17. The Government contested that argument.
A. Admissibility
18. The Government submitted that this part of the application should be rejected for failure to exhaust domestic remedies, pursuant to Article 35 § 1 of the Convention. They argued that the applicant could have sought compensation under Article 28 § 3 of the Code on Administrative Procedure.
19. The Court recalls that the obligation to exhaust domestic remedies is limited to making use of remedies which can provide effective and sufficient redress (see the Yaşa v. Turkey judgment of 2 September 1998, Reports 1998-VI, p. 2431, § 71).
20. The Court further considers that, in the circumstances of the present case, the award of compensation would not be a sufficient redress for the applicant’s Convention grievance since his complaint pertains to the continued non-implementation of a binding final judicial decision to implement a demolishing order of a part of the neighbouring building that had been constructed illegally (see Okyay and others v. Turkey (dec.), no. 36220/97, 17 January 2002; Lemke v. Turkey, 17381/02, 5 June 2007; Liman-İş Sendikası v. Turkey, no. 29608/05 and 2 others, 12 October 2010).

§ **Activity A**
In the excerpt from the court judgment, under which provision did the Government say the applicant could have sought compensation?
§ **Activity B**
Edit the court judgment excerpt from "17. The Government" to "2431, § 71).", putting "State" in place of "Government".

§ **Information provided**
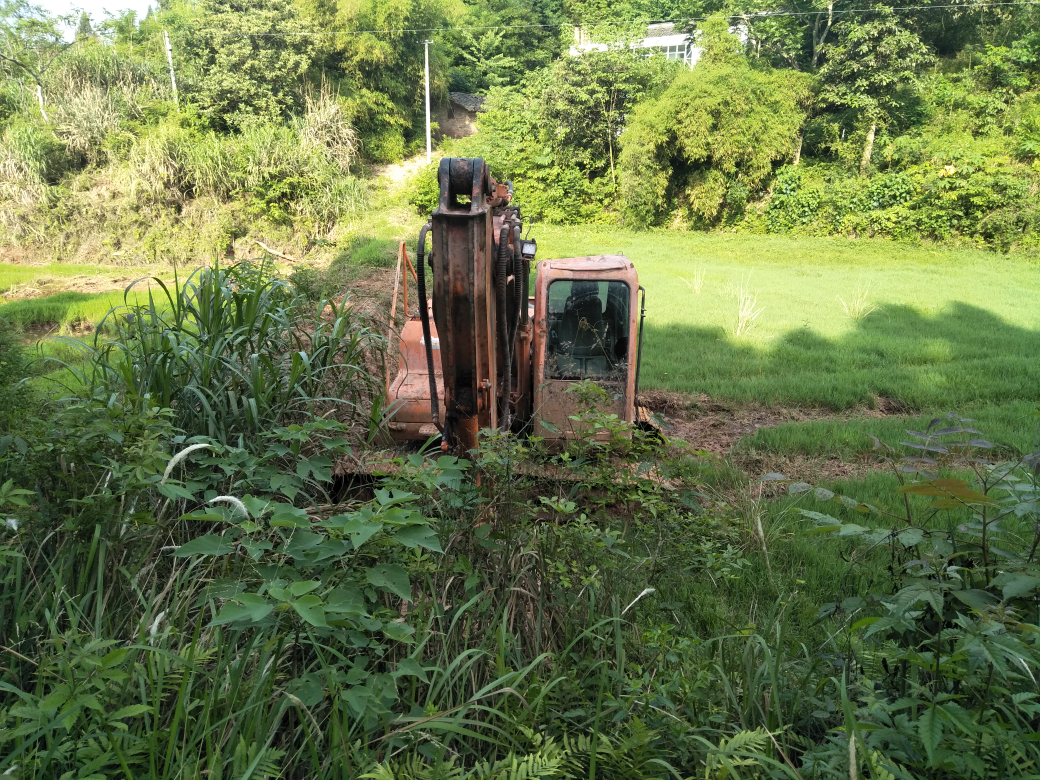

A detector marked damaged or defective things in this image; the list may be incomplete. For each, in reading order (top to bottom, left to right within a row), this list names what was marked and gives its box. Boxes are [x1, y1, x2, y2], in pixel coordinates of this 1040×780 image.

§ **Exercise answer A**
Article 28 § 3 of the Code on Administrative Procedure.

§ **Exercise answer B**
17. The State contested that argument.
A. Admissibility
18. The State submitted that this part of the application should be rejected for failure to exhaust domestic remedies, pursuant to Article 35 § 1 of the Convention. They argued that the applicant could have sought compensation under Article 28 § 3 of the Code on Administrative Procedure.
19. The Court recalls that the obligation to exhaust domestic remedies is limited to making use of remedies which can provide effective and sufficient redress (see the Yaşa v. Turkey judgment of 2 September 1998, Reports 1998-VI, p. 2431, § 71).